=== TASK INSTRUCTIONS ===
Convert the listing below into a JSON list of strings, with one string per line and no blank lines. Omit the pictures.

(Spatial relation data)
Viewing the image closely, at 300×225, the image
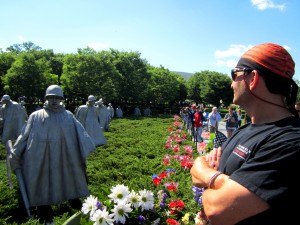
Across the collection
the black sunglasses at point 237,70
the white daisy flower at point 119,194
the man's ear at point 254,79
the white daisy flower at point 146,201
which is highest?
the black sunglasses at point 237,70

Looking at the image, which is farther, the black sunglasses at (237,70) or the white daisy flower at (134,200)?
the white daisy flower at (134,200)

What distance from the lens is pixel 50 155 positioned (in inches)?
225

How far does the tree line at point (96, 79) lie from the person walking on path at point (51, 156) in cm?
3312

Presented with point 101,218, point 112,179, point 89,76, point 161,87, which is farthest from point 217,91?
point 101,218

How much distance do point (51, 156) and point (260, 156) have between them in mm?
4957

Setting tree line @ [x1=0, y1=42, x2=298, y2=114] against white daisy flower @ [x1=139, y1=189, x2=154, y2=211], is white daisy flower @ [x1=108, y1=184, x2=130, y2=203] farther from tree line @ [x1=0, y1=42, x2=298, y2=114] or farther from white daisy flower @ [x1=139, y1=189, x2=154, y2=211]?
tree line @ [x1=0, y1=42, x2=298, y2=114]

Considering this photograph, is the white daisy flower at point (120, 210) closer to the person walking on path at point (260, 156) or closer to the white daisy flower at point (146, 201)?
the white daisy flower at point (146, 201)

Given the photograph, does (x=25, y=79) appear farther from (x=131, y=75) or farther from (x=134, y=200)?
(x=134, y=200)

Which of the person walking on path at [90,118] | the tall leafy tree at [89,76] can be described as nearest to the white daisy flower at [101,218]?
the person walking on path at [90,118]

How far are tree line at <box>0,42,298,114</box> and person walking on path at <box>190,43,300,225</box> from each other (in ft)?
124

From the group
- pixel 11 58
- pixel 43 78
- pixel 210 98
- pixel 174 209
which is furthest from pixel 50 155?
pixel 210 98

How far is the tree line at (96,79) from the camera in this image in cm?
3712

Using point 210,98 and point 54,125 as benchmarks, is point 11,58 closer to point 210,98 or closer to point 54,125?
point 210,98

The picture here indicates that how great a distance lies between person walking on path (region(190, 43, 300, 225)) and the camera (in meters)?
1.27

=== SOLVED EXERCISE ===
[
  "Viewing the image closely, at 300×225, the image",
  "Across the collection",
  "the black sunglasses at point 237,70",
  "the white daisy flower at point 119,194",
  "the man's ear at point 254,79",
  "the white daisy flower at point 146,201",
  "which is highest?",
  "the black sunglasses at point 237,70",
  "Looking at the image, which is farther, the black sunglasses at (237,70) or the white daisy flower at (134,200)?",
  "the white daisy flower at (134,200)",
  "What distance from the lens is pixel 50 155 positioned (in inches)?",
  "225",
  "How far does the tree line at point (96, 79) lie from the person walking on path at point (51, 156) in cm?",
  "3312",
  "Presented with point 101,218, point 112,179, point 89,76, point 161,87, which is farthest from point 217,91?",
  "point 101,218",
  "How much distance do point (51, 156) and point (260, 156) have between them in mm?",
  "4957",
  "Setting tree line @ [x1=0, y1=42, x2=298, y2=114] against white daisy flower @ [x1=139, y1=189, x2=154, y2=211], is white daisy flower @ [x1=108, y1=184, x2=130, y2=203] farther from tree line @ [x1=0, y1=42, x2=298, y2=114] or farther from white daisy flower @ [x1=139, y1=189, x2=154, y2=211]?",
  "tree line @ [x1=0, y1=42, x2=298, y2=114]",
  "Considering this photograph, is the white daisy flower at point (120, 210) closer to the person walking on path at point (260, 156) or closer to the white daisy flower at point (146, 201)?",
  "the white daisy flower at point (146, 201)",
  "Given the photograph, does (x=25, y=79) appear farther from (x=131, y=75) or farther from (x=134, y=200)?",
  "(x=134, y=200)",
  "Which of the person walking on path at [90,118] | the tall leafy tree at [89,76] can be described as nearest to the white daisy flower at [101,218]?",
  "the person walking on path at [90,118]",
  "How far are tree line at <box>0,42,298,114</box> and person walking on path at <box>190,43,300,225</box> from each other (in ft)?",
  "124",
  "From the group",
  "- pixel 11 58",
  "- pixel 43 78",
  "- pixel 210 98",
  "- pixel 174 209",
  "which is furthest from pixel 50 155?",
  "pixel 210 98",
  "How far is the tree line at (96,79) from the camera in this image in cm?",
  "3712",
  "Using point 210,98 and point 54,125 as benchmarks, is point 11,58 closer to point 210,98 or closer to point 54,125?",
  "point 210,98",
  "The picture here indicates that how great a distance lies between person walking on path (region(190, 43, 300, 225)) and the camera (in meters)?",
  "1.27"
]